▸ **TEXTO DE LA PÁGINA**

━━━━━━━━━━━━━━━━━━━━

El joven camina, observa, mantiene una escrupulosa búsqueda que solo es capaz de inspirarnos caos y abandono. Amanecemos en una ciudad amable, con todo tipo de posibilidades, pero en su avance se va tornando osca, decadente y superficial, hasta ese instante en el que todo se enfoca al golpe inesperado, al acecho del hombre siendo su peor enemigo, cuando los monstruos cotidianos reciben el mismo trato que los inocentes que con ellos se cruzan.
El director es solidario con la ambientación. Dentro de su fascinación por Nueva Zelanda, dota de una personalidad única a sus calles y los espacios que este hombre visita. Todo parece amplio, un abismo en el que insertar esa idea de búsqueda imposible, de espacio que nunca será capaz de abarcar. En cambio, cuando se fija en el joven, es cercano, casi intrusivo. Siempre planos muy cercanos a su rostro, sus piernas, su espalda, a sus labios susurrantes. Pareciera que, en silencio, quiere hacernos entender la psique de su protagonista, algo tan improbable como ese fortuito encuentro. De sus ojos pasamos a observar a aquellas mujeres que cruzan sus pasos con él, vaporosos vestidos que inspiran el recuerdo de algo perdido, para que Calliope Bay fluya en un estado de incógnita y falsa esperanza, un thriller bien armado y lleno de preguntas que aprovechan esta corta experiencia para validar el vacío de su respuesta.

━━━━━━━━━━━━━━━━━━━━

▸ **BLOQUE DE DATOS**
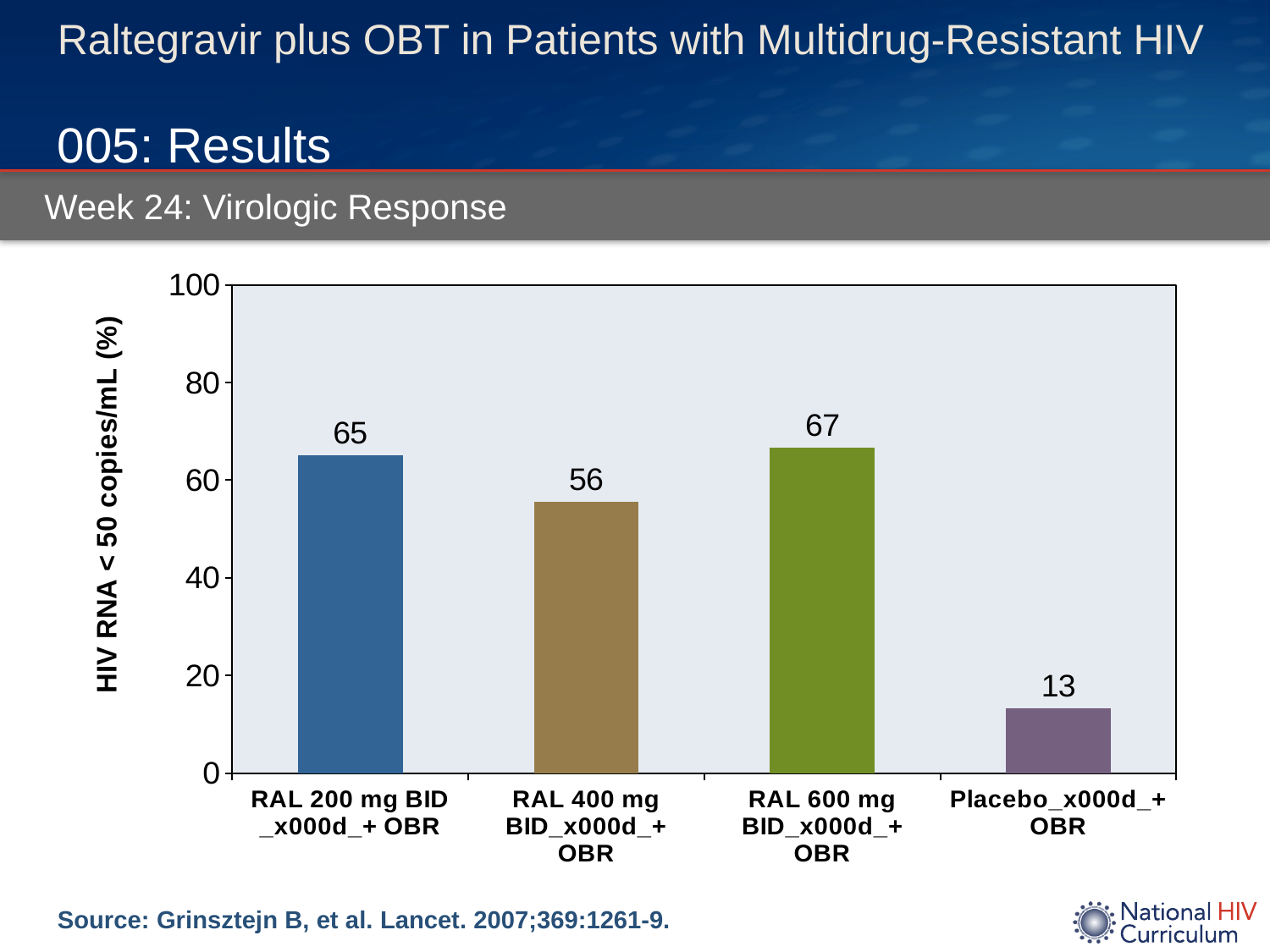
What kind of chart is shown on the slide? bar chart Which category has the highest value? RAL 600 mg BID + OBR What is the difference between the values for RAL 600 mg BID + OBR and Placebo + OBR? 54 What is the value for RAL 400 mg BID + OBR? 56 What is the difference between the values for RAL 200 mg BID + OBR and RAL 400 mg BID + OBR? 9 What is the value for RAL 600 mg BID + OBR? 67 What is the value for Placebo + OBR? 13 What is the label of the y axis? HIV RNA < 50 copies/mL (%) What is the value for RAL 200 mg BID + OBR? 65 Which category has the lowest value? Placebo + OBR How many categories are shown on the x axis? 4 Which is larger, the value for RAL 400 mg BID + OBR or the value for RAL 600 mg BID + OBR? RAL 600 mg BID + OBR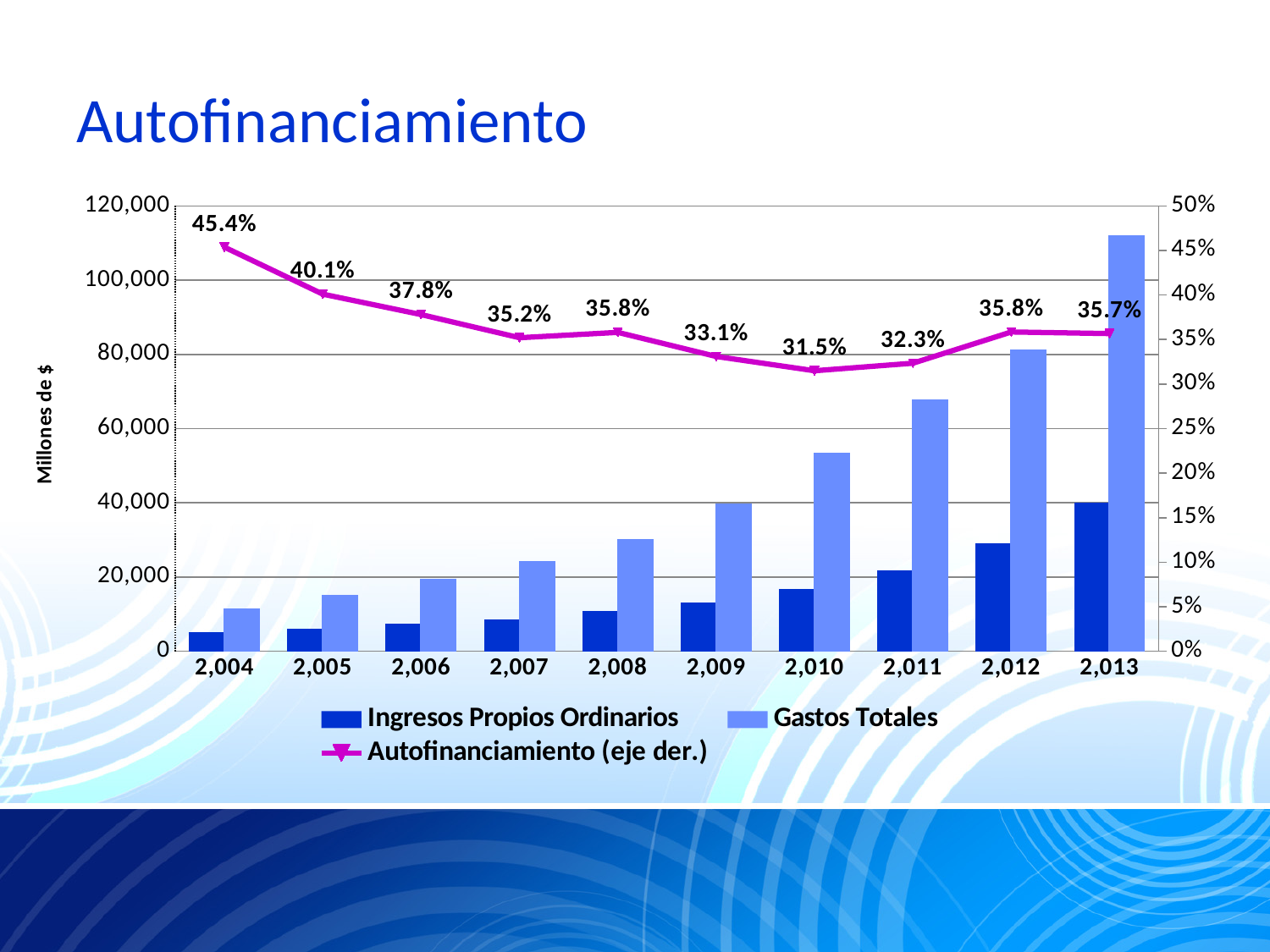
What is the difference in Autofinanciamiento between 2,004 and 2,005? 5.3 percentage points What is the Autofinanciamiento value for 2,004? 45.4% What is the Autofinanciamiento value for 2,010? 31.5% How many series does the legend list? 3 Which is larger in 2,013, Gastos Totales or Ingresos Propios Ordinarios? Gastos Totales In which year is the Autofinanciamiento percentage lowest? 2,010 Is the value for Gastos Totales in 2,013 greater or less than 100,000? greater In which year is the Autofinanciamiento percentage highest? 2,004 How many years are shown on the x axis? 10 Is the value for Gastos Totales in 2,004 greater or less than 20,000? less What is the Autofinanciamiento value for 2,008? 35.8% Do the Gastos Totales bars rise or fall from 2,004 to 2,013? rise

━━━━━━━━━━━━━━━━━━━━

▸ **QUÉ HACER**
Nombra todas las partes del cuerpo del joven que, según el texto, el director muestra en planos muy cercanos. Los datos no tienen nada que ver con el texto.

▸ **ESPACIO PARA RESPONDER**
Rostro, piernas, espalda y labios.